EXERCISE TEXT -
== == ==
Municipal elections can be a snooze

Media speculation about who may or may not run for mayor next year — former mayor Bob Chiarelli is the latest possibility — seems a bit at odds with public interest in actually electing any of them.

Increasingly, it seems, voters can’t be bothered to vote, and municipal elections in particular bear the brunt of this growing indifference.

Election authorities in Saskatchewan and Quebec launched campaigns effectively begging their citizens to shrug off their inaction and cast a ballot in this fall’s civic elections. Jokey TV commercials in Quebec envisaged an election in which nobody voted, with abandoned polling stations, acres of potholes and brown goo for drinking water.

Still, Saskatchewan voters stayed home in legions this week. In Saskatoon, just 27 per cent of the electorate bothered showing up. In Regina, it was 24 per cent.

Quebec municipalities vote Sunday, and there is little reason to expect much better. One might think that allegations of corruption and bid-rigging in Montreal might have angry voters lining up at the booth to kick some ass, but widespread disgust and weariness, it is feared, will just further suppress turnout. Last time around, 35 per cent of Montrealers voted.

How does Ottawa stack up against this electoral malaise? Well, the good news is that in our last election, voter turnout was at a record high. The bad news is the actual number was 54.4 per cent. A little more than half of voters actually voting isn’t much to crow about, but in the previous election, it was a pathetic 33 per cent.

Mayor Larry O’Brien famously said he fell asleep on his boat with a beer and woke up mayor. It appears much of the electorate had a similar experience.

The unruly crowds at Lansdowne Live open houses at least indicate that active citizenry isn’t dead in the nation’s capital, but you can be almost sure that these people already voted, and are pulling double and triple duty while the rest of us sleepwalk past the polls.

I don’t advocate voting for voting’s sake. If voting day is the only time you give any thought to who governs your city and how, then maybe you’re better off not bothering. Passive apathy might do less harm than active ignorance.

I also won’t repeat that old clanger about having no right to complain if you didn’t vote. You have every right to complain. If you can find something to get mad about, you might even have the basis of an informed vote by the time the 2014 election rolls around.
== == ==
PROBLEMS TO SOLVE -
[1] Please list every voter turnout percentage in the column on municipal elections, with the place and election each one refers to.
[2] According to the column on municipal elections, which former mayor is the latest possible candidate for mayor next year?

GIVEN DATA -
== == ==
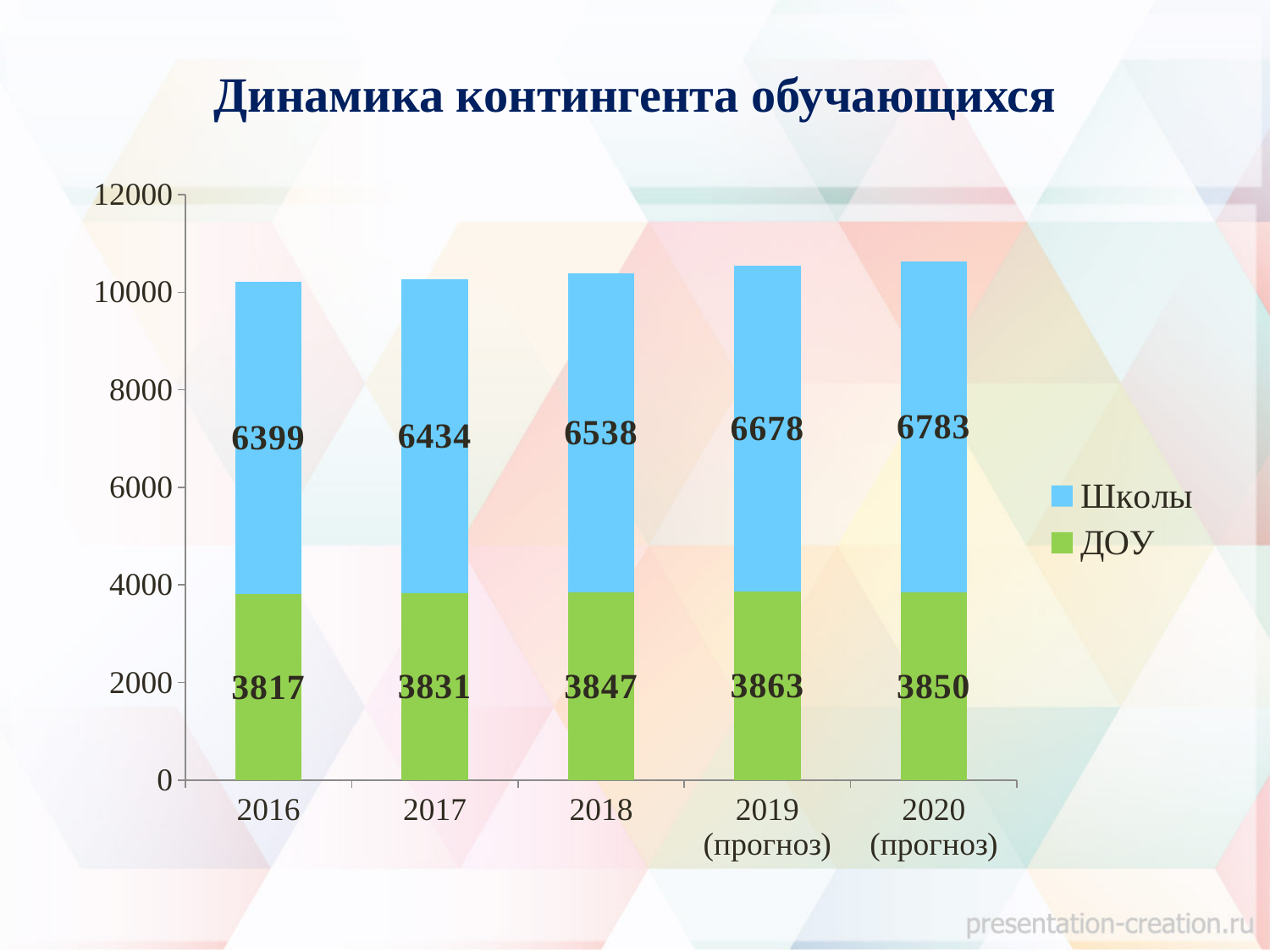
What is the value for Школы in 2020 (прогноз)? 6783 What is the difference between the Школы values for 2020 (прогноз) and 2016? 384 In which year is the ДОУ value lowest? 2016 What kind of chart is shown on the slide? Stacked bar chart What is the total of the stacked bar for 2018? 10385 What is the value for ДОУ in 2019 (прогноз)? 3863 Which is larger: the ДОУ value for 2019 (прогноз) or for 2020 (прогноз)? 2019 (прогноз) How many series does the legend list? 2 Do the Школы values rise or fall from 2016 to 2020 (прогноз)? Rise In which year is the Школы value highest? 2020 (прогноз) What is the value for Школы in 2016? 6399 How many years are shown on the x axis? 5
== == ==
REPLIES -
[1]
- Saskatoon, this week's Saskatchewan civic election: 27 per cent
- Regina, this week's Saskatchewan civic election: 24 per cent
- Montreal, the last municipal election: 35 per cent
- Ottawa, the last election: 54.4 per cent
- Ottawa, the election before that: 33 per cent

[2] Bob Chiarelli.